Acórdão nº 458/04.9TBVLN.G1 de Tribunal da Relação de Guimarães, 04 de Outubro de 2018

Magistrado ResponsávelFERNANDA PROEN
Data da Resolução04 de Outubro de 2018
EmissorTribunal da Relação de Guimarães

Acordam na 1ª Secção Cível do Tribunal da Relação de Guimarães I. Relatório.

Na acção executiva comum para pagamento de quantia certa, que corre termos no Juízo Central Cível de Viana do Castelo – Juiz 3 – do Tribunal Judicial da Comarca de Viana do Castelo, sob n.º 458/04.9TBVLN, em que agora é exequente Banco A, S.A. e executada E. D., procedeu-se à venda do imóvel penhorado nos autos.

T. G., alegando ser pai da executada, veio requerer que se anulem os actos praticados pela agente de execução quanto à emissão do título de transmissão do bem imóvel objecto de venda nos presentes autos.

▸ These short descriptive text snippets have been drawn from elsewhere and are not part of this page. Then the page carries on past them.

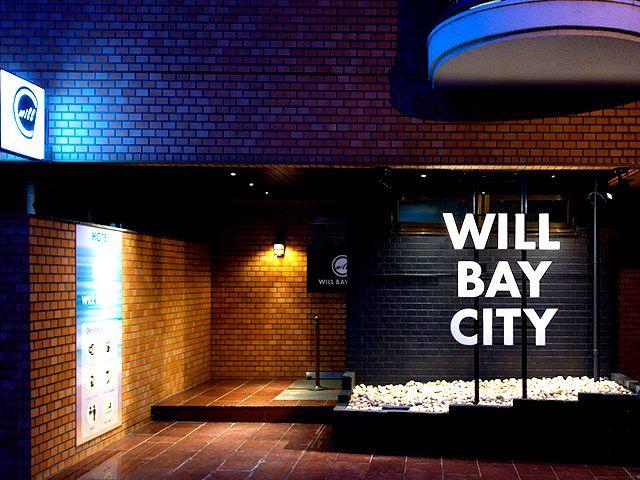 HOTEL WILL BAY CITY(ホテル ウィル ベイ シティ)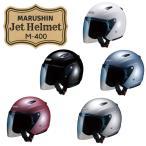【MARUSHIN】【マルシン工業】ジェットヘルメット【M-400】 【取寄品】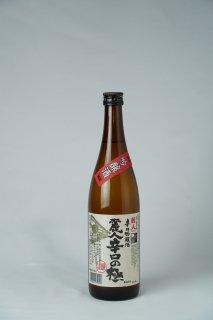 日本酒 麗人酒造 麗人 吟醸酒 辛口の極 720ml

Alega para tal, em síntese, que apesar de ter dado conhecimento à agente de execução de que pretendia exercer o direito de remição, a mesma não aguardou que o mesmo apresentasse a documentação que se encontrava a ser preparada, tendo agido de má-fé ao emitir o título de transmissão do dito imóvel.

Notificada a exequente veio pugnar pela falta de fundamento do requerido.

*Subsequentemente, por despacho de 12/04/2018 foi julgada improcedente a nulidade invocada, indeferindo-se o requerido, nos seguintes termos: “… Nos termos do disposto no artigo 842.º, do NCPC: “Ao cônjuge que não esteja separado judicialmente de pessoas e bens e aos descendentes ou ascendentes do executado é reconhecido o direito de remir todos os bens adjudicados ou vendidos, ou parte deles, pelo preço por que tiver sido feita a adjudicação ou a venda.”.

A faculdade que é concedida ao cônjuge do executado ou aos seus descendentes ou ascendentes, por esta ordem (cfr. art.º 845.º, n.º 1, NCPC), tem em vista a protecção do património da família do devedor, obstando a que dele saiam os bens penhorados, configurando como que um direito especial de preferência, assente numa relação de carácter familiar, constituindo como que uma possibilidade de resgate dos bens penhorados, cfr. entendimento uniforme na doutrina, designadamente Lebre de Freitas, in Acção Executiva, Depois Da Reforma, 4.ª Edição, Coimbra Editora, 2004, p. 334 e 335; Eurico Lopes Cardoso, Manual da Acção Executiva, edição da INCM, p 660 e 661; Remédio Marques, Curso de Processo Executivo Comum, À Face Do Código Revisto, SPB Editores, a p. 357 e Amâncio Ferreira, in Curso de Processo de Execução, 2010. 13.ª Edição, Almedina, p. 392, acrescentando este autor que este direito “Reveste algumas semelhanças com o antigo direito de avoenga, que era um direito de preferência a favor dos irmãos e outros parentes, quanto aos bens herdados dos ascendentes.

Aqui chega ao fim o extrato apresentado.